Sequence Reads

The sequence data that is imported into the WuXi NextCODE system is part of an analysis pipeline that begins with the DNA samples taken from a subject, which are sequenced using next-generation sequencing (NGS). The overlapping sequence reads are then aligned to the reference genome and compiled into a coverage file. Individual sequence reads can be up to 250 base-pairs long.

Finally, this coverage file is compared to known variants that have been annotated with regards to their effects on the individual (i.e. their genetic traits or the likelihood of developing certain diseases). The WXNC tools are developed specifically to work with this last step in the pipeline.

In the following chapter, we will introduce some commands for working with sequence read data in the GOR query language, in particular sequence read data that is stored in BAM files.

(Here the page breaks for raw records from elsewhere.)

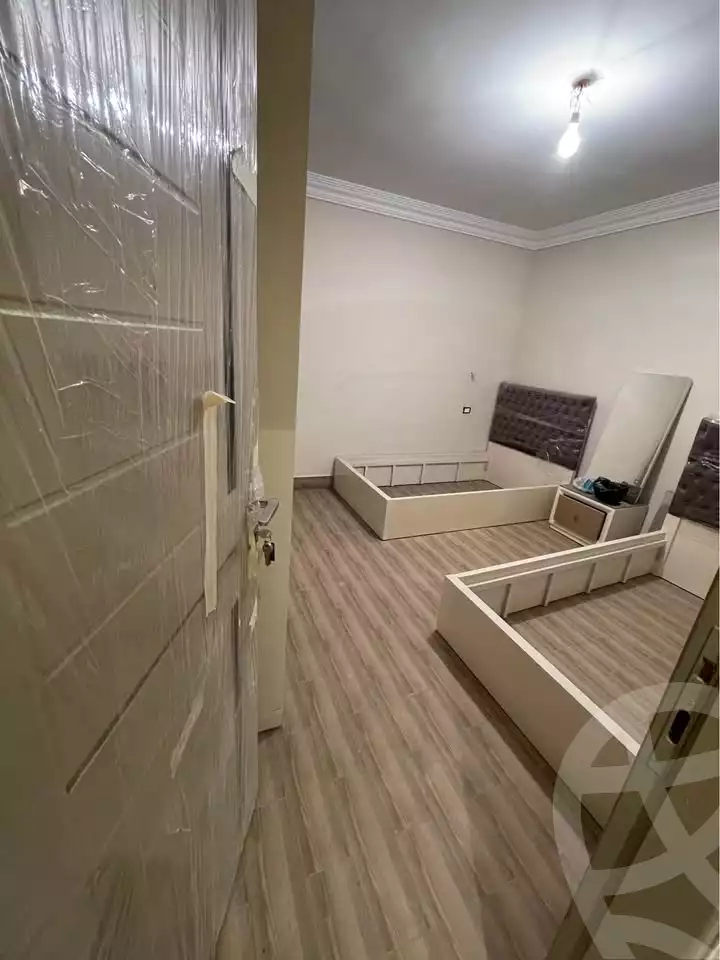 https://aqarmap.com.eg/en/listing/5844544-for-sale-cairo-hadayek-el-ahram-al-mantaka-s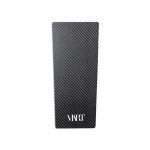 Планшет VIART - Зображення 2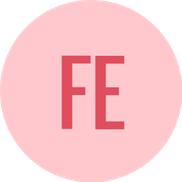 François Emond from Pêche Ruisseau Walker Brook Sports and Tackle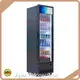 Cooler Upright Fast Delivery 357 Liters/12.6 Cu.Ftnew Arrival 1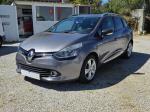 renault-clio-sport-tourer-2014-diesel-1461cc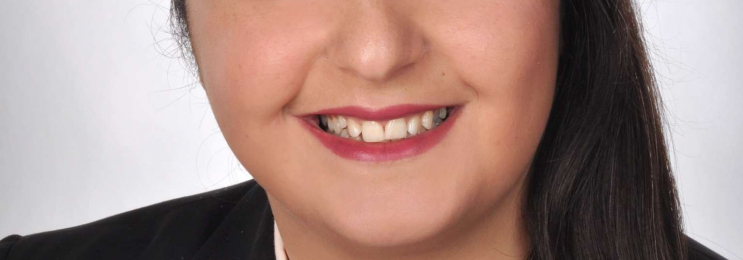 Deutsch lernen mit Nino in Heusweiler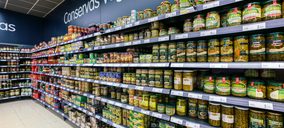 Unide pone de largo la expansión de su tienda online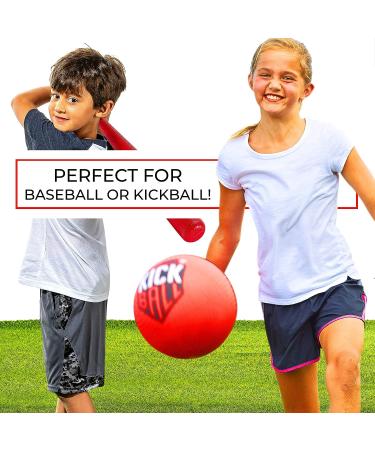 Franklin Sports MLB Baseball Base Set - Rubber Bases for Baseball & Softball with Home Plate - Portable Backyard Sports Bases - Buy Online on SooperMarket.com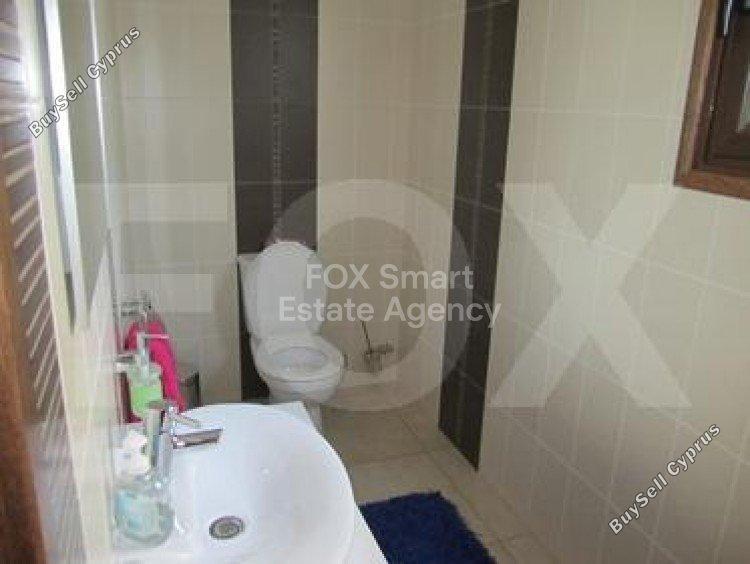 4 bedroom detached house for sale latsia nicosia 1152361 image 5151974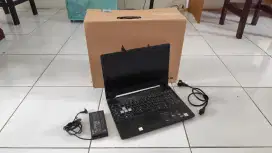 Laptop ASUS TUF Gaming F15 Like new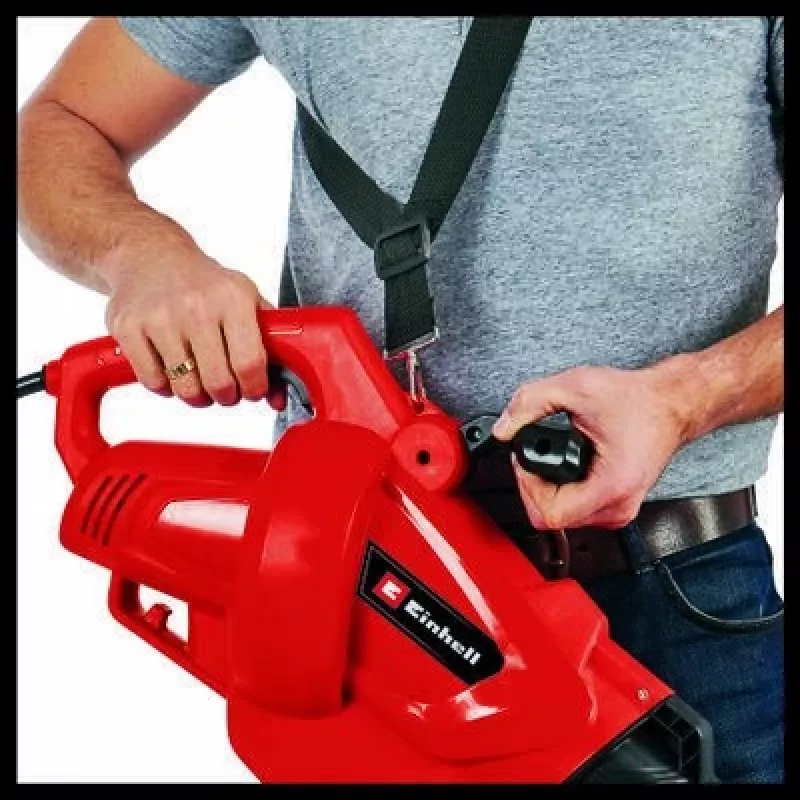 Handbläser Einhell GC-EL 3024 E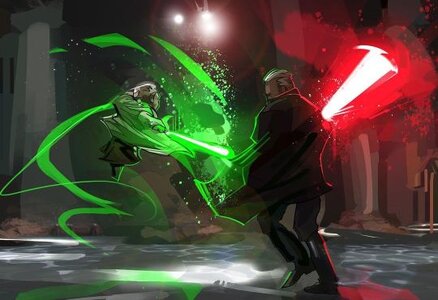 AOTC saber dual art (2).jpg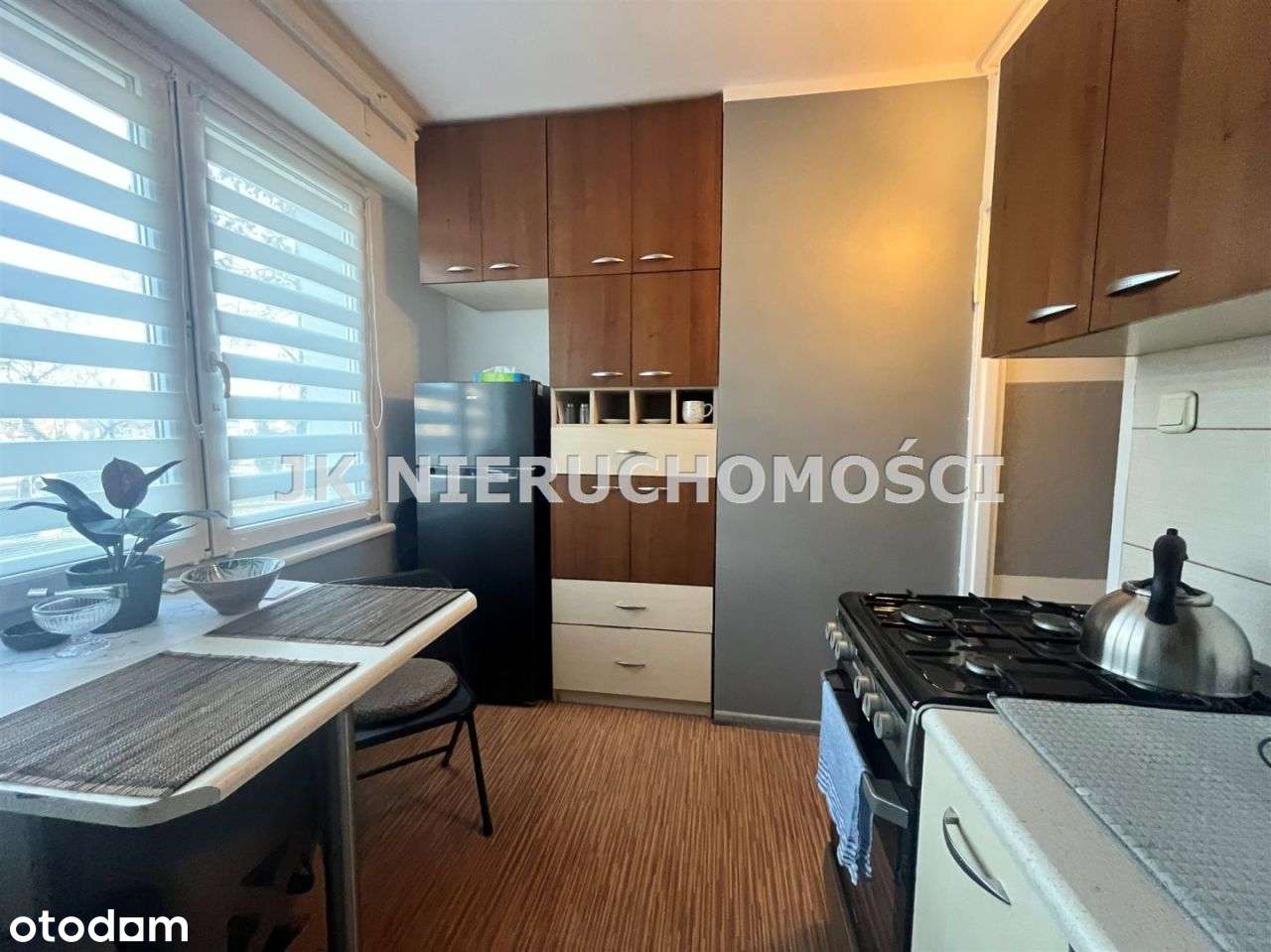 Mieszkanie, 39 m², Piotrków Trybunalski-6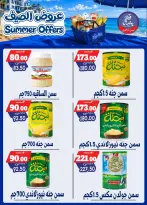 عروض بندق ماركت من ٢٥ يونيو حتى ١ يوليو ٢٠٢٦ عروض الصيف - بندق ماركت - مصر - 25 يونيو 2026 – 1 يوليو 2026 - صفحة 68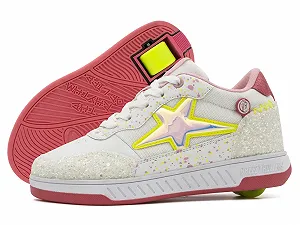 Роликові кросівки BREEZY ROLLERS для дітей, Дитячі - Фото 1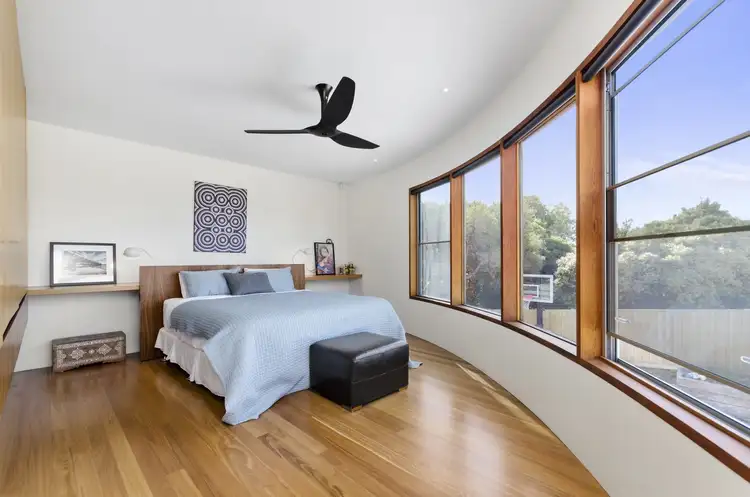 Sixth view of Homely house listing, 36-38 Margate Street, Barwon Heads VIC 3227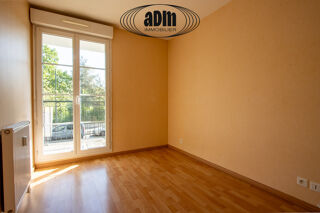  Appartement � louer 3 pi�ces 58 m�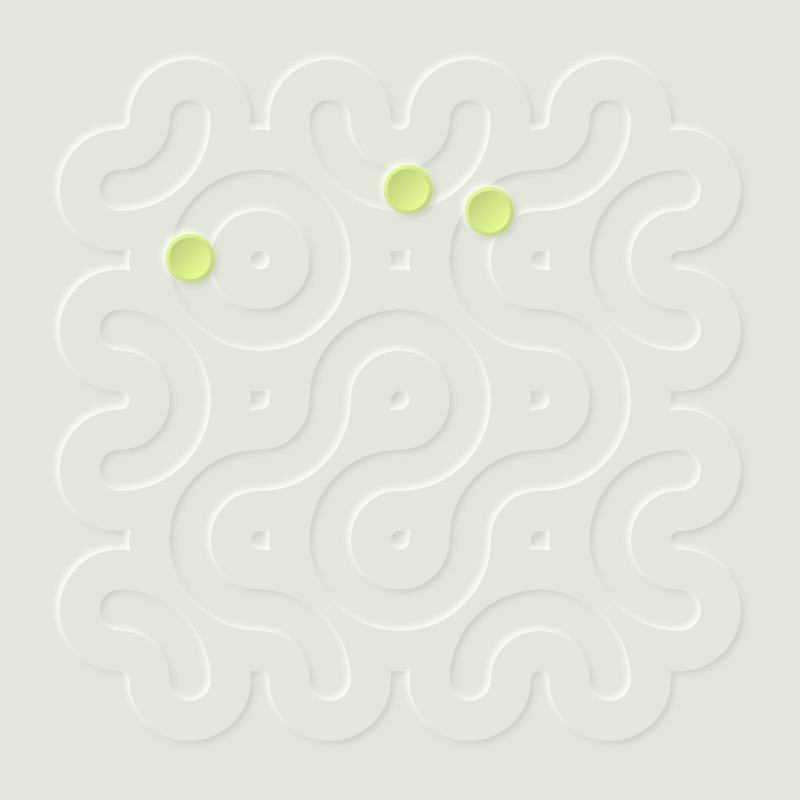 Sliders #22 static token preview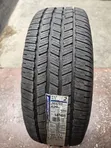 265/55 R20 Michelin Tires - Brand New - 1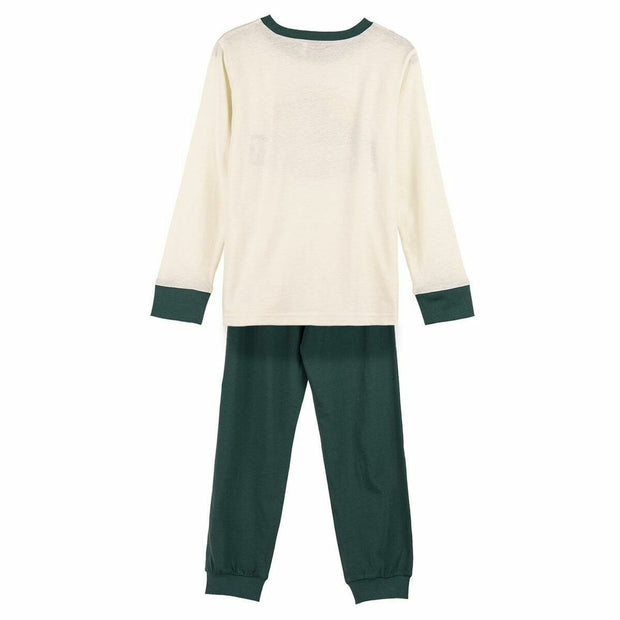 V9H86FCBBF8407211B5B685ECA074325E17R7155896P2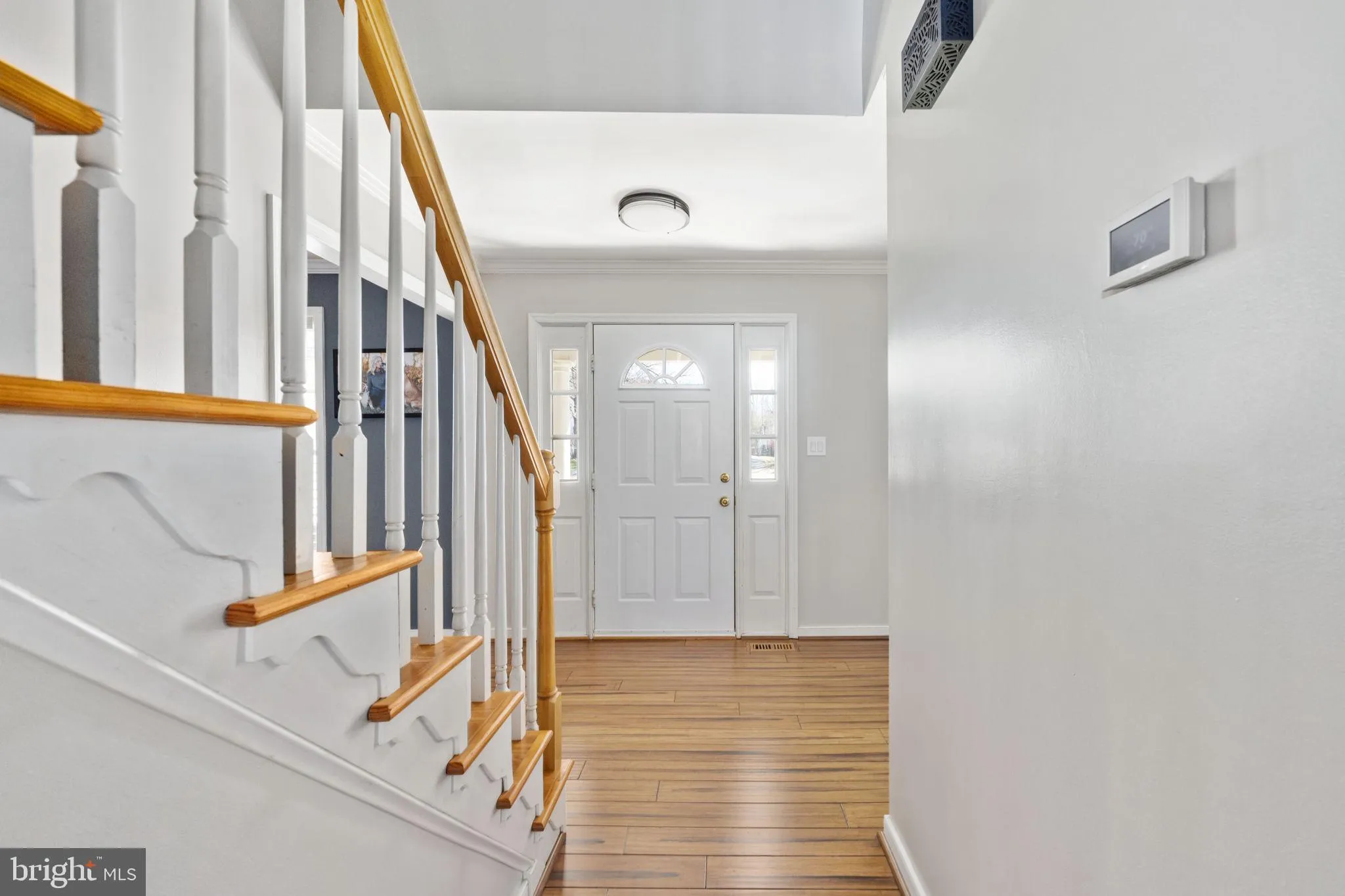 Fredericksburg, Virginia 22405, United States, 4 Bedrooms Bedrooms, ,4 BathroomsBathrooms,Residential,Coming Soon,95183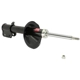 Purchase Top-Quality Front Gas Charged Strut by KYB - 235633 pa2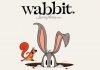 ?url=http%3A%2F%2Fdl9fvu4r30qs1.cloudfront.net%2F0a%2F01%2F097e1da04950a6d817cc80ad0f84%2Fwabbit.jpg
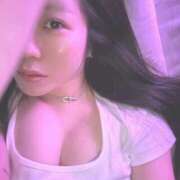 かな 中間地点♡ ドンファン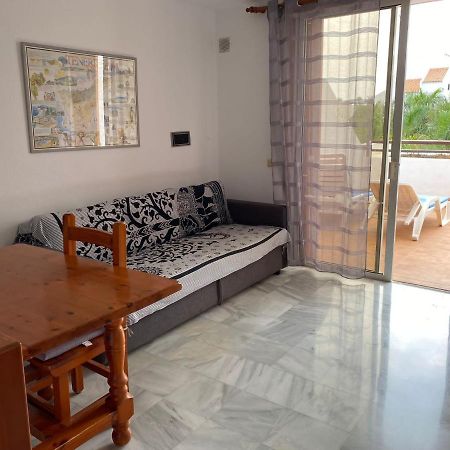פלאייה דה לאס אמריקס 3 Santiago Playa Tenerife Estudio מראה חיצוני תמונה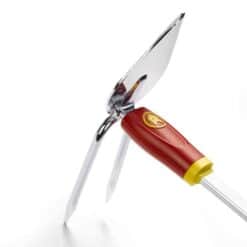 Escardillo Outils Wolf IMM
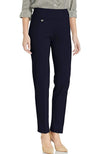 Slim-Sation® Easy Fit Ankle Pants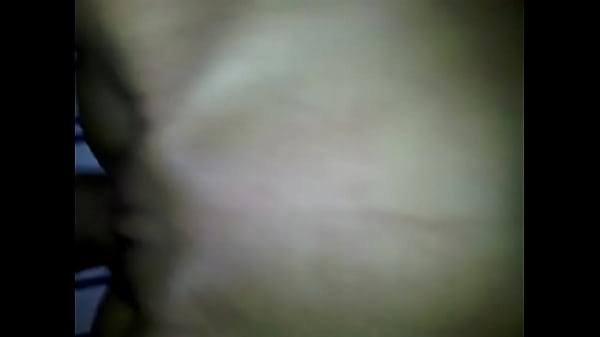 thumb mob 959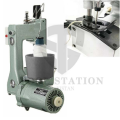Bag closer sewing machine Bag closing Machine Portable Sewing Electric Stitcher. 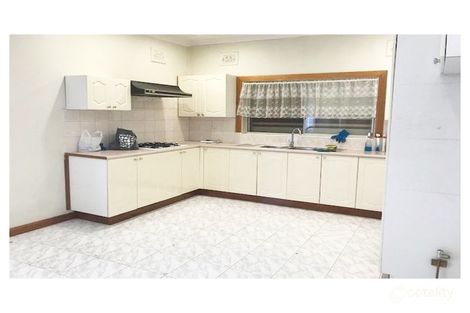 Property photo of 9 Violet Street Roselands NSW 2196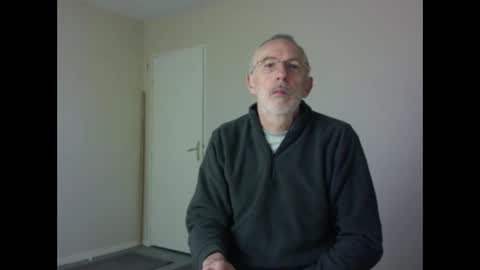 Snapshot of taliesin4321 chatting on January 18, 2025, 5:52 am Jack Pierrot online show from January 18, 2025, 5:52 am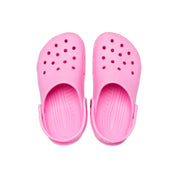 CROCS CLASSIC CLOG - KIDS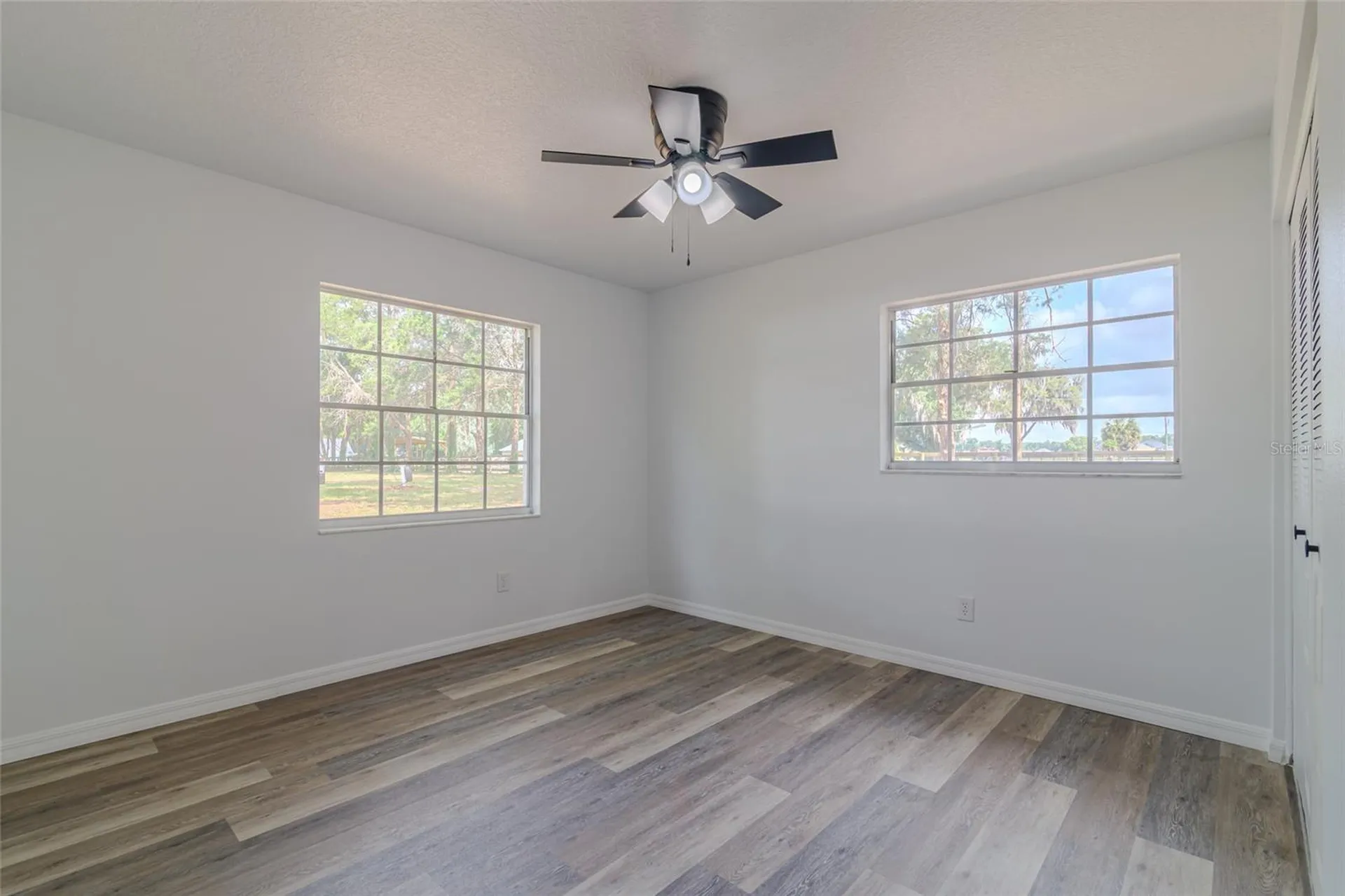 6875 NE 25th Avenue Ocala FL 34479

Viewing Sequence Reads in Sequence Miner

Before we show each of the commands that can be performed with sequence read data, we will first show how to open the data in Sequence Miner and describe how the data can be interpreted using the tool. In the following video example, we show how to open the variation and BAM files for participants in a study and view the BAM tracks in the genome browser.

Pileup

The PILEUP command describes the base-pair formation at each chromosomal position. It summarizes the base calls of aligned sequence reads to a reference sequence.

Bamflag

The FLAG column in the sequence reads indicates settings for a number of different parameters. The BAMFLAG command expands the FLAG bitmap column into multiple Boolean (1/0) columns, which are easier to read. The table below has a list of the different parameters and their corresponding bit in the flag value.

The Flag Column as expanded by BAMFLAG

#

Binary

Decimal

Hexadecimal

Description

1

1

1

0x1

Read paired

2

10

2

0x2

Read mapped in proper pair

3

100

4

0x4

Read unmapped

4

1000

8

0x8

Mate unmapped

5

10000

16

0x10

Read reverse strand

6

100000

32

0x20

Mate reverse strand

7

1000000

64

0x40

First in pair

8

10000000

128

0x80

Second in pair

9

100000000

256

0x100

Not primary alignment

10

1000000000

512

0x200

Read fails platform/vendor quality checks

11

10000000000

1024

0x400

Read is PCR or optical duplicate

12

100000000000

2048

0x800

Supplementary alignment

Cigarsegs

The CIGARSEGS command takes sequence reads from a BAM-like stream and splits them into multiple reads based on the CIGAR column in the stream.

Bases

The BASES command splits the SEQ column in the BAM file into the individual bases, showing the relative position within the read and the base-quality.

Variants

The VARIANTS command returns the variants found in sequence reads and their associated quality. The variant quality is simply the base-quality of the first position in the variants. The VARIANTS command uses sliding window sort so that variants from overlapping reads are returned in genomic order.

Liftover

The LIFTOVER command is used to convert GOR data from one reference genome build to another, for example from hg19 to hg38.